Convert the rows below into a JSON list of strings with one string per line, skipping blank lines and leaving the pictures out of your answer.

Given data:

>> Begin

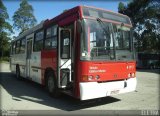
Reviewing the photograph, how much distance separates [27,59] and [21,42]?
7.23ft

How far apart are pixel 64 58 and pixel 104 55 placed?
168 cm

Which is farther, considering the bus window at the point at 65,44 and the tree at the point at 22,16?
the tree at the point at 22,16

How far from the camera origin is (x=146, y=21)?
1503 inches

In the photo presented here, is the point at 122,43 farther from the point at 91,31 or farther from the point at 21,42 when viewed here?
the point at 21,42

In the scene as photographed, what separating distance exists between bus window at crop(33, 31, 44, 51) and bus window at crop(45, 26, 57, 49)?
0.73 m

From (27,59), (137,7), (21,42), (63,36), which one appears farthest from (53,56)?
(137,7)

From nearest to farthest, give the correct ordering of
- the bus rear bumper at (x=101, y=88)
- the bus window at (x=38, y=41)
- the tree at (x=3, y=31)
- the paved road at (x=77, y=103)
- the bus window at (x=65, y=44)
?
1. the bus rear bumper at (x=101, y=88)
2. the paved road at (x=77, y=103)
3. the bus window at (x=65, y=44)
4. the bus window at (x=38, y=41)
5. the tree at (x=3, y=31)

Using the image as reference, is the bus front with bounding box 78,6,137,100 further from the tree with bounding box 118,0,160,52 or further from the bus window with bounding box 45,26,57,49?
the tree with bounding box 118,0,160,52

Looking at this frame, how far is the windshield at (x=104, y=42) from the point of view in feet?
25.9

>> End

Completed task:
[
  "Reviewing the photograph, how much distance separates [27,59] and [21,42]?",
  "7.23ft",
  "How far apart are pixel 64 58 and pixel 104 55 placed?",
  "168 cm",
  "Which is farther, considering the bus window at the point at 65,44 and the tree at the point at 22,16?",
  "the tree at the point at 22,16",
  "How far from the camera origin is (x=146, y=21)?",
  "1503 inches",
  "In the photo presented here, is the point at 122,43 farther from the point at 91,31 or farther from the point at 21,42 when viewed here?",
  "the point at 21,42",
  "In the scene as photographed, what separating distance exists between bus window at crop(33, 31, 44, 51) and bus window at crop(45, 26, 57, 49)?",
  "0.73 m",
  "From (27,59), (137,7), (21,42), (63,36), which one appears farthest from (53,56)?",
  "(137,7)",
  "From nearest to farthest, give the correct ordering of",
  "- the bus rear bumper at (x=101, y=88)",
  "- the bus window at (x=38, y=41)",
  "- the tree at (x=3, y=31)",
  "- the paved road at (x=77, y=103)",
  "- the bus window at (x=65, y=44)",
  "?",
  "1. the bus rear bumper at (x=101, y=88)",
  "2. the paved road at (x=77, y=103)",
  "3. the bus window at (x=65, y=44)",
  "4. the bus window at (x=38, y=41)",
  "5. the tree at (x=3, y=31)",
  "Using the image as reference, is the bus front with bounding box 78,6,137,100 further from the tree with bounding box 118,0,160,52 or further from the bus window with bounding box 45,26,57,49?",
  "the tree with bounding box 118,0,160,52",
  "Looking at this frame, how far is the windshield at (x=104, y=42) from the point of view in feet?",
  "25.9"
]